Furthermore, we have identified those factors that investors in the sector should use to identify the most deliverable projects on which to focus their attention.

Finally, we have included a short summary of the various types of EfW projects being undertaken across Africa to deal with the growing problem of (and opportunities associated with) waste management. 

What is waste to energy?

In very general terms, EfW facilities (or, as they are also known, "waste to energy" or "WtE" facilities) create energy in the form of electricity and/or heat from the treatment of waste products. This is usually done by "thermally treating" (or incinerating) the waste.

Most EfW processes produce electricity or heat directly through combustion. Alternatively, they might produce a combustible fuel such as methane or methanol from the treatment of a waste product.

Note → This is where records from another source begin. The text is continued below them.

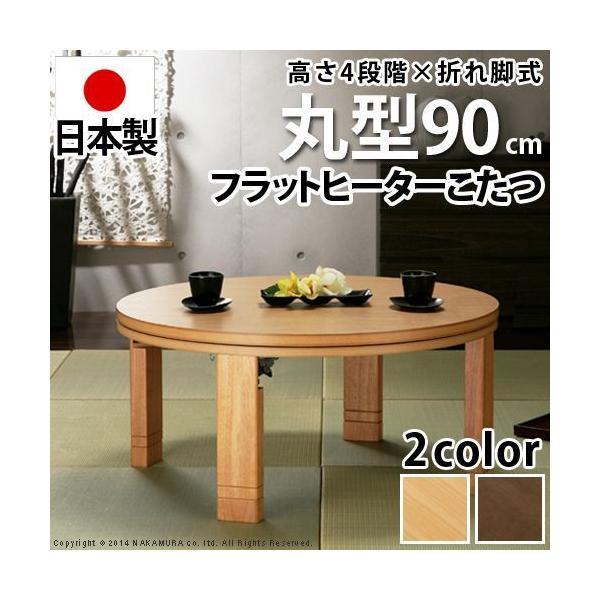 こたつ こたつテーブル コタツ 円形 フラットヒーター 高さ4段階調節つき 天然木丸型折れ脚こたつ フラットロンド 径90cm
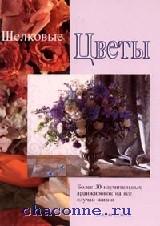 Шелковые цветы. Полное руководство по стилю и цвету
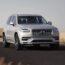Volvo Cars zakłada osiągnięcie neutralności klimatycznej do 2040 roku. Szczegółowo określone cele […]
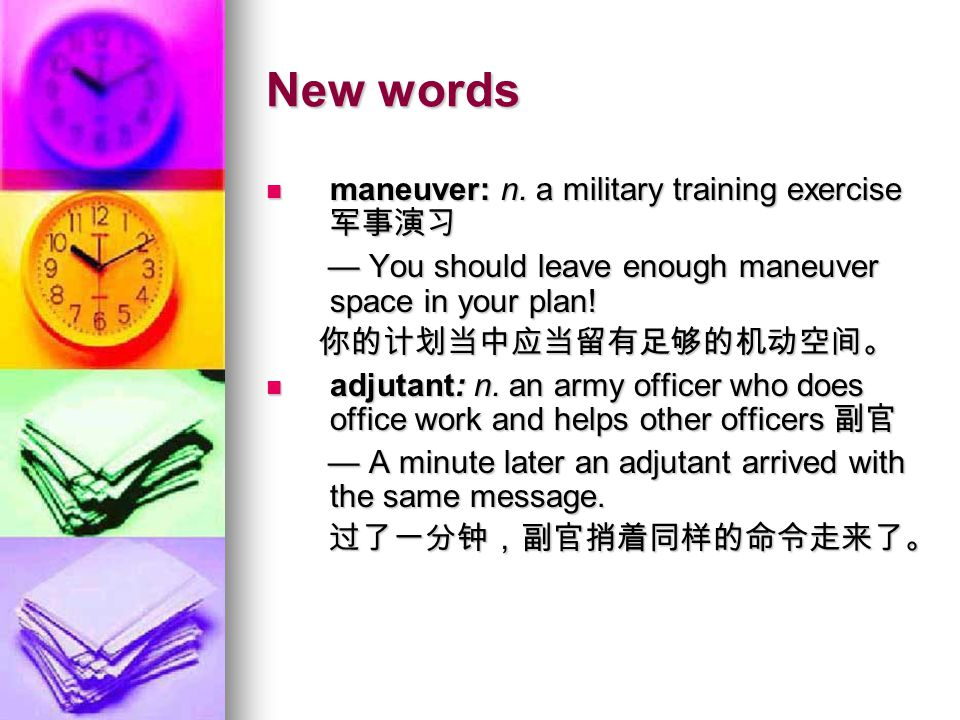 New words maneuver: n. a military training exercise 军事演习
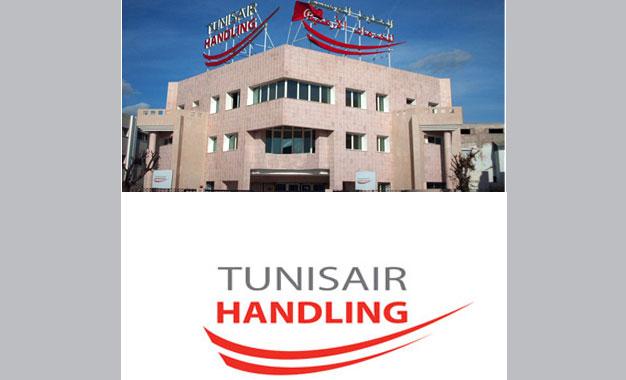 Tunisair handling ne sera pas absorb e par l oaca kapitalis - Office de l aviation civile et des aeroports tunisie ...
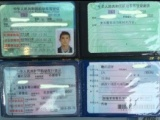 鞍山哪里有更好简单一点或者办汽车牌照的吗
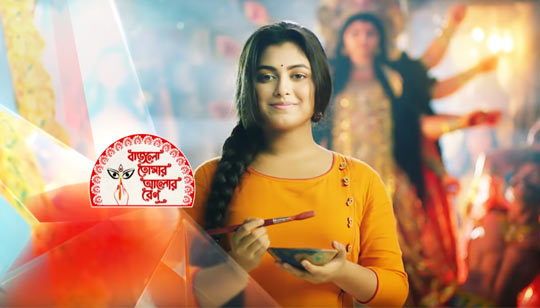 Bajlo-Tomar-Alor-Benu-Serial-Title-Song-Lyrics-Star-Jalsha1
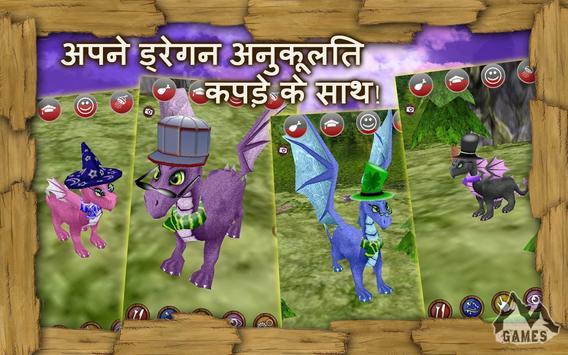 ड्रैगन पालतू: ड्रेगन सागा स्क्रीनशॉट 3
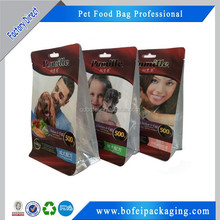 Wholesale High Quality Packaging Printing
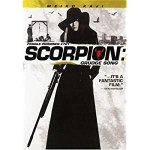 51RD WPcS8L. SL500 AA300  Review: Female Prisoner Scorpion: Grudge Song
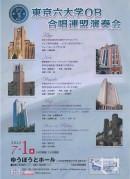 第7回東京六大学OB合唱連盟演奏会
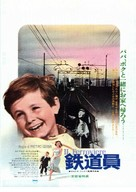 Il ferroviere - Japanese Movie Poster (xs thumbnail)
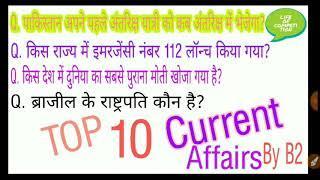 SSC, Bank,Railway... Top 10 current affairs#10 अति महत्वपूर्ण करंट अफेयर्स#ByB2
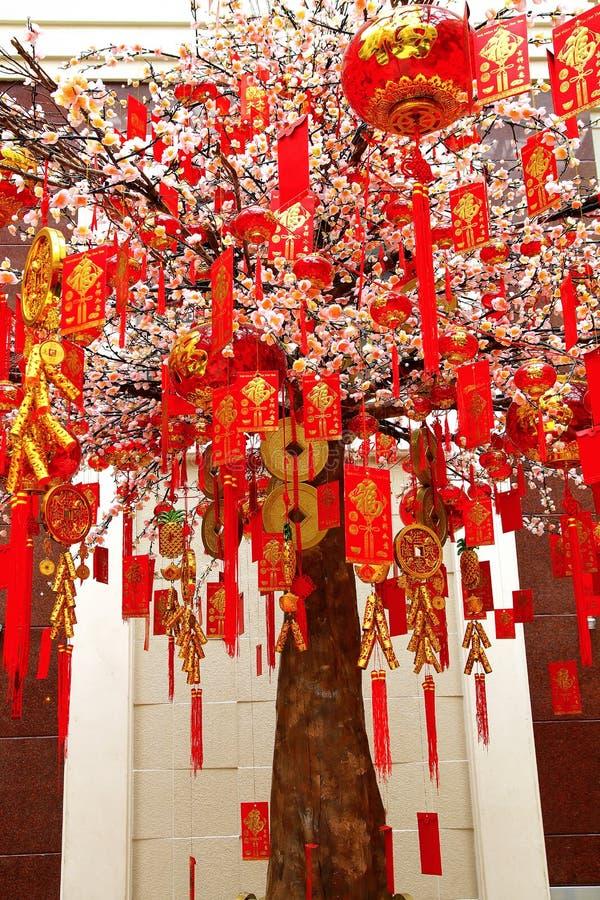 Décoration chinoise d'an neuf photos libres de droits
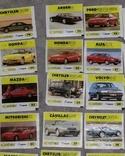 Вкладыши от жвачек Автомобили 55 шт, фото №3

In addition to "mainstream" moving grate or fluidised bed thermal treatment plants, thermal treatment plants may instead involve:

In addition to "mainstream" moving grate or fluidised bed thermal treatment plants, thermal treatment plants may instead involve:

  • gasification (producing a combustible gas or syngas); or
  • pyrolysis (producing other products using high temperature decomposition).  

Non-thermal technologies include:

  • anaerobic digestion, which is ideal for treatment of vegetable matter, food waste and animal by-products, typically producing a biogas; and 
  • mechanical biological treatment, which is used primarily for dry recyclable products and solid waste, often to separate recyclable products and produce a "refuse derived fuel" with the residue.

EfW plants have been used to treat and dispose of a number of waste products, but primarily are used on:

  • municipal solid waste;
  • commercial and industrial waste;
  • food waste;
  • industrial by-products (such as bagasse produced during sugar production);
  • animal by-products and animal waste (e.g. chicken droppings); and
  • sewage.

Current state of the EfW market globally

Most EfW technology is not new. Among the 420 plus EfW plants in Western Europe and 80 plus EfW plants in the United States, there are a number of large EfW facilities which have now been in operation for three to four decades. In fact, the use of solid municipal waste to produce biogas and electricity dates back to the early 20th century. 

However, due to dwindling fossil fuel resources, the increasing focus on energy security, a greater awareness of the social and environmental hazards of poor waste management and an overwhelming global focus on reducing greenhouse gases, the development of EfW projects has increased significantly over the last 20 to 30 years. 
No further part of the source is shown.